Grazie alla mobilitazione popolare si è prodotta una nuova crisi a Porto Rico, dove si è dimesso il governatore dello “stato libero associato”, fantoccio del colonialismo nordamericano. La delegazione indipendentista ha ricevuto una calorosa accoglienza al Foro, che ha ribadito l’impegno a sostenere l’autodeterminazione dei popoli, la lotta alla giudiziarizzazione della politica che ha portato in carcere Lula da Silva in Brasile o Jorge Glass in Ecuador, e l’appoggio a quei presidenti che, come Evo Morales in Bolivia, stanno mantenendo aperta la prospettiva della Patria Grande sognata da Bolivar.
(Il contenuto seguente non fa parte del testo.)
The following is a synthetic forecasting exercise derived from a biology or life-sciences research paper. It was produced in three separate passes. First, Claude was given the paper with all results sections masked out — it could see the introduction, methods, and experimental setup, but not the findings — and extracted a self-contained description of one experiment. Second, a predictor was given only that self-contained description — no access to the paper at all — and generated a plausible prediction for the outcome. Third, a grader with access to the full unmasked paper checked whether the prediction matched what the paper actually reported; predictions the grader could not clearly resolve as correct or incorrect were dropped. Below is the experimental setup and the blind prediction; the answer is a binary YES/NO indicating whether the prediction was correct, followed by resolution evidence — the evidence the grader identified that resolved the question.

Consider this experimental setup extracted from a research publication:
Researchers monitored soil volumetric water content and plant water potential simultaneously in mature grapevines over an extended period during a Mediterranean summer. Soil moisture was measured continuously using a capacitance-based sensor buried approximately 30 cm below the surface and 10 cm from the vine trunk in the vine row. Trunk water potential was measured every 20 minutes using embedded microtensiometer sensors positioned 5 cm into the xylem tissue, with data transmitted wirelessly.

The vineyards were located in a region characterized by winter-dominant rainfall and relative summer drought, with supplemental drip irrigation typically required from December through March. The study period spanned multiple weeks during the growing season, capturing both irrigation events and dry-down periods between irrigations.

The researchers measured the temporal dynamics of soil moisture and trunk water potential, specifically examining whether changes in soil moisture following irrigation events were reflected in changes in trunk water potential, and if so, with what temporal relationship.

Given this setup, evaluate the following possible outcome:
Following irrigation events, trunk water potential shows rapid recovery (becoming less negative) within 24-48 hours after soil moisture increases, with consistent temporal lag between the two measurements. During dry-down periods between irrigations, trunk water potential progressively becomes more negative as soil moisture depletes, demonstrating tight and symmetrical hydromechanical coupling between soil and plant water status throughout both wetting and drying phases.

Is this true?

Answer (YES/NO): NO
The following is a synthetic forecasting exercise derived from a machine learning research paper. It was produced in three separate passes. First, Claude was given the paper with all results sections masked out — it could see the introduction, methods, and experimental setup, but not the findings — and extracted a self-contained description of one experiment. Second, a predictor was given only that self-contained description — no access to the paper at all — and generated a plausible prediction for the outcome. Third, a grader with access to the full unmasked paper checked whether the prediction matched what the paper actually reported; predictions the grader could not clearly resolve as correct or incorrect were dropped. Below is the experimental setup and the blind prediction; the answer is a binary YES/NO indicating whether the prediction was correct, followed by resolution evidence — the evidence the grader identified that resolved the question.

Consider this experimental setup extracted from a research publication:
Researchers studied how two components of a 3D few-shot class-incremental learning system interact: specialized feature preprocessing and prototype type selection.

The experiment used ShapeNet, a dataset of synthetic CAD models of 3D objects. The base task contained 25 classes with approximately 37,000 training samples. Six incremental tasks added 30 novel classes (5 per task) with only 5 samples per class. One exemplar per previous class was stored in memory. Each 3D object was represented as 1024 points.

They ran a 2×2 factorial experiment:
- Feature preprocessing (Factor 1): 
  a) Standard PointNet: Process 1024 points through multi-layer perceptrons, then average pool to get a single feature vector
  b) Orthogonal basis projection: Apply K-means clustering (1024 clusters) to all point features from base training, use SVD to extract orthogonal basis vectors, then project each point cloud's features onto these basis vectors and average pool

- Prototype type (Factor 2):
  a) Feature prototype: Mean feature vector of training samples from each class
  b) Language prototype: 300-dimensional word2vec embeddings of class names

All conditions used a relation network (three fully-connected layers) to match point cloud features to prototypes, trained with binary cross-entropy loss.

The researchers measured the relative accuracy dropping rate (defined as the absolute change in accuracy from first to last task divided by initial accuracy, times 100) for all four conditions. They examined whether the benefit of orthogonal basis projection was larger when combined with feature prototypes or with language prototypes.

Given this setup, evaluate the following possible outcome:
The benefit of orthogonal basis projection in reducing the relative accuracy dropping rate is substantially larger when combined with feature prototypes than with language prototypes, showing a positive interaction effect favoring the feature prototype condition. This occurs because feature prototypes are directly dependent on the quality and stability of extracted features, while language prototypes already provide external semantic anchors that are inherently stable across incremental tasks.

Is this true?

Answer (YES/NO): NO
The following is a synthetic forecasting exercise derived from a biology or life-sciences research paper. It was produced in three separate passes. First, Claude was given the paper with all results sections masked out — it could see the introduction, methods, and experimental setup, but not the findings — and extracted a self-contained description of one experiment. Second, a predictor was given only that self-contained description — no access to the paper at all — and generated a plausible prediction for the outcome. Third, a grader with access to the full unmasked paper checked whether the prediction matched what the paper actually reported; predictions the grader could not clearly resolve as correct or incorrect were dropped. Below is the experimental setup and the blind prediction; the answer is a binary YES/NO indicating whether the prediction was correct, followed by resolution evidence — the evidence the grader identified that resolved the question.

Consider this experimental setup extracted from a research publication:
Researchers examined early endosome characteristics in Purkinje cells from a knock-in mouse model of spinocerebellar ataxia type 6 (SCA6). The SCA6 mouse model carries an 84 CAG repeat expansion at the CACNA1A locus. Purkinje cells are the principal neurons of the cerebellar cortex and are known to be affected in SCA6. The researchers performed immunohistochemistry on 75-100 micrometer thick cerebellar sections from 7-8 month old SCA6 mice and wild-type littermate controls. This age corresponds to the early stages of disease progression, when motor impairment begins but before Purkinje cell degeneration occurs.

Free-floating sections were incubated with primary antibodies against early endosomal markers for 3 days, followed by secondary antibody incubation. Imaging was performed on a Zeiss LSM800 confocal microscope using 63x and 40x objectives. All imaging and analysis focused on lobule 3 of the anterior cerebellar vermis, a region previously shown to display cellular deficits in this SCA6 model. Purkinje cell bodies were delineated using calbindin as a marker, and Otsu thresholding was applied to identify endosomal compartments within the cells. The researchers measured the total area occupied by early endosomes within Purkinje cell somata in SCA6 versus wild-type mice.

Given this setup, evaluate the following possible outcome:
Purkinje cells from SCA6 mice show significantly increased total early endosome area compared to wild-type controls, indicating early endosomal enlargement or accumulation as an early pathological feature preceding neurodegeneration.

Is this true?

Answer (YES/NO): YES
“Venezuela e Colombia una sola bandiera, Cuba e Nicaragua una sola bandiera”, ha detto Diosdado Cabello, concludendo l’incontro. Il vicepresidente del PSUV ha ripreso alcuni argomenti anticipati nel suo seguitissimo programma Con el mazo dando, nel quale sbugiarda con ironia le sparate dell’opposizione. “Apprezzano le elezioni solo quando le vincono, come nella IV Repubblica quando i risultati venivano annunciati da un canale televisivo e non dal CNE, perché il vero vincitore se l’era già vendute senza che nessuno avesse da ridire”, ha ricordato riferendosi alle elezioni del 1993 e alle denunce di brogli nei confronti di Rafael Caldera. “E se arrivano al potere – ha aggiunto – si fanno beffe di quell’alternanza che sbandierano a ogni piè sospinto anche insieme a una certa sinistra a cui piacciono le elezioni in cui si vota ma non si elegge. Che cosa farebbero in Venezuela? Quel che hanno fatto in Brasile, mettendo in galera Lula, quel che stanno facendo in Argentina, in Ecuador, in Honduras…”
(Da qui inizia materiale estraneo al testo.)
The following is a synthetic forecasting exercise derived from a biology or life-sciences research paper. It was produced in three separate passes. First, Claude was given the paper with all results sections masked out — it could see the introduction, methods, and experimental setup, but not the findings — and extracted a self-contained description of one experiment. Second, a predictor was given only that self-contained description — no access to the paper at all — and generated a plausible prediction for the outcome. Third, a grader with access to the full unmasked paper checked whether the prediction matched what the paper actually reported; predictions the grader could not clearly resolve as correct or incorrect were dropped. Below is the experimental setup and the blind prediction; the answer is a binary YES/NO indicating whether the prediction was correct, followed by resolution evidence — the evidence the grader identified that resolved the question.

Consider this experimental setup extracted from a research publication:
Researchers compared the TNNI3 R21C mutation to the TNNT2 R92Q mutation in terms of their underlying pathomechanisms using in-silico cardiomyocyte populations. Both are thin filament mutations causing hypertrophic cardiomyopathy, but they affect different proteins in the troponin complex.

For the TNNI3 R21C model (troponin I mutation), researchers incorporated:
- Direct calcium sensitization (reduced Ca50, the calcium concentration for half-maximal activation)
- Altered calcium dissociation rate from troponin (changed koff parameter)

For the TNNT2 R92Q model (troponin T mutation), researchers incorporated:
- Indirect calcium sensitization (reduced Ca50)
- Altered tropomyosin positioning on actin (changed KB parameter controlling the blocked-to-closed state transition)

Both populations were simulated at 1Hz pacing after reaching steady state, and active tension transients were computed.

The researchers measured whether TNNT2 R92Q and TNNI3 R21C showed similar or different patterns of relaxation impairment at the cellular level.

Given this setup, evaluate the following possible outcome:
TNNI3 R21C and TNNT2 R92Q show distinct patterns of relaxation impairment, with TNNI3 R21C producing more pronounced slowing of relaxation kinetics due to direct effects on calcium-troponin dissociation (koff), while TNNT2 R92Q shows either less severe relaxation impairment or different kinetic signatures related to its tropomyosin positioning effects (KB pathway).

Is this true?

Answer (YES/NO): NO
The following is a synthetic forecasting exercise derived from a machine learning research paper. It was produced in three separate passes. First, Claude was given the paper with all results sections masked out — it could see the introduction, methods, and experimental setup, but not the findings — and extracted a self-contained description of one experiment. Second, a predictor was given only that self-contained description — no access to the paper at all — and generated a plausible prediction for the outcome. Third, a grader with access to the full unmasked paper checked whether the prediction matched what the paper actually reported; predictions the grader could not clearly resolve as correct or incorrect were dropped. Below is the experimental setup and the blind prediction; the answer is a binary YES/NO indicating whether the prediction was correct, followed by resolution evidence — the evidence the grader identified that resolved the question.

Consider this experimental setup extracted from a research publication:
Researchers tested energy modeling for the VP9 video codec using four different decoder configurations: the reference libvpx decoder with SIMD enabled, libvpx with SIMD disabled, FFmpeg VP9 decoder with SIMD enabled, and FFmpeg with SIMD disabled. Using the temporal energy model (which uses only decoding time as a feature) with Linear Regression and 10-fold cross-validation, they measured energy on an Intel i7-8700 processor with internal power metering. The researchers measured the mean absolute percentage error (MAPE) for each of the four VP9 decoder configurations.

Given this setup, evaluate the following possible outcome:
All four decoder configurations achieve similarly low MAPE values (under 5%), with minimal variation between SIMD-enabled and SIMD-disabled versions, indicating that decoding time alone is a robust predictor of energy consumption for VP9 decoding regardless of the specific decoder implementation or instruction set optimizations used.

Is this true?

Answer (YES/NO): NO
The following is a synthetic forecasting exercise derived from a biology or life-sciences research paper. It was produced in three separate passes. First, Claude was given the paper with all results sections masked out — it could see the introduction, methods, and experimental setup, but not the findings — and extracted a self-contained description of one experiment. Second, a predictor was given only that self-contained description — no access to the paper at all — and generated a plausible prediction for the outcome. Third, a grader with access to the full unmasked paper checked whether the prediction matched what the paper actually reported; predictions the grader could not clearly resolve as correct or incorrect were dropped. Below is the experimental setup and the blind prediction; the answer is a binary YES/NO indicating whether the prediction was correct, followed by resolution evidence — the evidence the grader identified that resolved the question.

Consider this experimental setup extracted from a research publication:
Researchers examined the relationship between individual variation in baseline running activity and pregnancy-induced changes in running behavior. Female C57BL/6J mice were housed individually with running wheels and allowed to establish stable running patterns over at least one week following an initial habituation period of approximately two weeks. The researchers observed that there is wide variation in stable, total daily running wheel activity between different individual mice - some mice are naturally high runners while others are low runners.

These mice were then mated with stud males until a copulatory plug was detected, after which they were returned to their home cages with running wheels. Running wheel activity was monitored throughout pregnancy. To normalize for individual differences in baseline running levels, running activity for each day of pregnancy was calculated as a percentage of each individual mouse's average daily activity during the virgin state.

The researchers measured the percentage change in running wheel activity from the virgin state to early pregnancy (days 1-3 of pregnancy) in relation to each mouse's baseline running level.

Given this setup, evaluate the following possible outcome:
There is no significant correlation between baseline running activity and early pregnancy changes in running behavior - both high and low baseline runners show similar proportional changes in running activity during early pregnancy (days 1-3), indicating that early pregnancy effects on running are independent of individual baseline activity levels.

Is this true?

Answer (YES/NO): YES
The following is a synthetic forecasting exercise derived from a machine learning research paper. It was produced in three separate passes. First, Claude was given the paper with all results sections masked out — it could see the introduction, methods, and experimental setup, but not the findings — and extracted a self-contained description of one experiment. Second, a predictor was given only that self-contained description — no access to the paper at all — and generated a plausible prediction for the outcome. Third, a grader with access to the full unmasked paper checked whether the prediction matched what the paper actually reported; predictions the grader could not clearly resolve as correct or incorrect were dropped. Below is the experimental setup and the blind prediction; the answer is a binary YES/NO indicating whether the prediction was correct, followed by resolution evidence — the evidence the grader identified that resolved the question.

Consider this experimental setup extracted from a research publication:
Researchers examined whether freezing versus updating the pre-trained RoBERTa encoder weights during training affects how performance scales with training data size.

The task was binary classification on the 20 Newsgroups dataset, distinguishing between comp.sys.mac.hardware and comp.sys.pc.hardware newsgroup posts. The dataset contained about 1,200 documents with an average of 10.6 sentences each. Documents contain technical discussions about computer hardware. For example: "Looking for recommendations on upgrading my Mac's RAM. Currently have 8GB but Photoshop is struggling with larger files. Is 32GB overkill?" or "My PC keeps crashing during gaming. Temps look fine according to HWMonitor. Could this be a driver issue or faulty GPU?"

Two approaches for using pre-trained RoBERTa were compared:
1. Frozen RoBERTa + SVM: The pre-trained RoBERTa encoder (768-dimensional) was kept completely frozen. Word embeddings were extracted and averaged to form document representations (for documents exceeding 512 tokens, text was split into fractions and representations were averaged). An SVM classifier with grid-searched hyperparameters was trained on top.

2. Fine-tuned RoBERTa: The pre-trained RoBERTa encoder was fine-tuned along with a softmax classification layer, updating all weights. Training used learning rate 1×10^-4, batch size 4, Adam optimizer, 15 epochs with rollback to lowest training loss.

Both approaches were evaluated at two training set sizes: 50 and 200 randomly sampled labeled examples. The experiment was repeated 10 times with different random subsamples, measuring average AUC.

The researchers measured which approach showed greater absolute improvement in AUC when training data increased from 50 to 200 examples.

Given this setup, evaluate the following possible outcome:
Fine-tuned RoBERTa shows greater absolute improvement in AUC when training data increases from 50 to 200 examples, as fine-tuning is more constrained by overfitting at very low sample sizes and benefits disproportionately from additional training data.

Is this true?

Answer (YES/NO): YES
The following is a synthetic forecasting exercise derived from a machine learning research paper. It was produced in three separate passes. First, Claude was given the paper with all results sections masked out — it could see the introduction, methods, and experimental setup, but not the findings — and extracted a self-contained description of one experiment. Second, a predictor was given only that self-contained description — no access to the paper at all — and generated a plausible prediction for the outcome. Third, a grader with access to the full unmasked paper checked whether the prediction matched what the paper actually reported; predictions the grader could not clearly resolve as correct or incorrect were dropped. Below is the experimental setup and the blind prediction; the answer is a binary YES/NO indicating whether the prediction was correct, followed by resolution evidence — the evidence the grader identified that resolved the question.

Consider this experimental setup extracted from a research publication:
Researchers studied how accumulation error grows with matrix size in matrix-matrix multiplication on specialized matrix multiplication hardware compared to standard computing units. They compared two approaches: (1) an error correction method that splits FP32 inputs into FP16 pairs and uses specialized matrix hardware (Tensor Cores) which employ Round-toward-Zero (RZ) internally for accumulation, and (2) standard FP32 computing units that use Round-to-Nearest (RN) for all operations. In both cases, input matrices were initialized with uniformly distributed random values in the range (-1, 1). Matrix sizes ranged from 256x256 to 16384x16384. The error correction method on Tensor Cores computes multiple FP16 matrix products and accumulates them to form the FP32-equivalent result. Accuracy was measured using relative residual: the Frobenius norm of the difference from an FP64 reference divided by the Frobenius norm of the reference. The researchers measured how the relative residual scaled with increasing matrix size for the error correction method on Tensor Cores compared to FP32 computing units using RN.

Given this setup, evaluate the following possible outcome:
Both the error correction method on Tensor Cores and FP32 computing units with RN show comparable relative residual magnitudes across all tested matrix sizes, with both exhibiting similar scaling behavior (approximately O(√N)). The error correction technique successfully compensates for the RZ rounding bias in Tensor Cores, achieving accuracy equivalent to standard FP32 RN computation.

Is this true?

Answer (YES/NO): NO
E mentre la nutrita delegazione honduregna scandiva lo slogan gridato nelle proteste che chiedono le dimissioni del presidente fraudolento Juan Orlando Hernandez – “Fuori JOH” – Cabello ha proseguito: “All’imperialismo duole che durante la riunione dei ministri degli Esteri, 120 paesi del MNOAL si siano schierati a difesa di Nicolas Maduro. E così ci attaccano, e così hanno colpito nuovamente la rete elettrica. E così, in occasione del Foro di San Paolo, annunciano nuove sanzioni. Però, e lo diciamo con molta umiltà, non ci arrenderemo: perché stiamo facendo una rivoluzione. Avremmo potuto andare più in fretta e non ci siamo riusciti, e per questo vi chiediamo scusa, ma stiamo facendo una rivoluzione: un proceso in cui il popolo decide e il potere significa poter fare. Una rivoluzione allegra e battagliera. Abbiamo tante ragioni per farla, almeno da duecento anni. Oggi difendiamo la rivoluzione per tutti i popoli.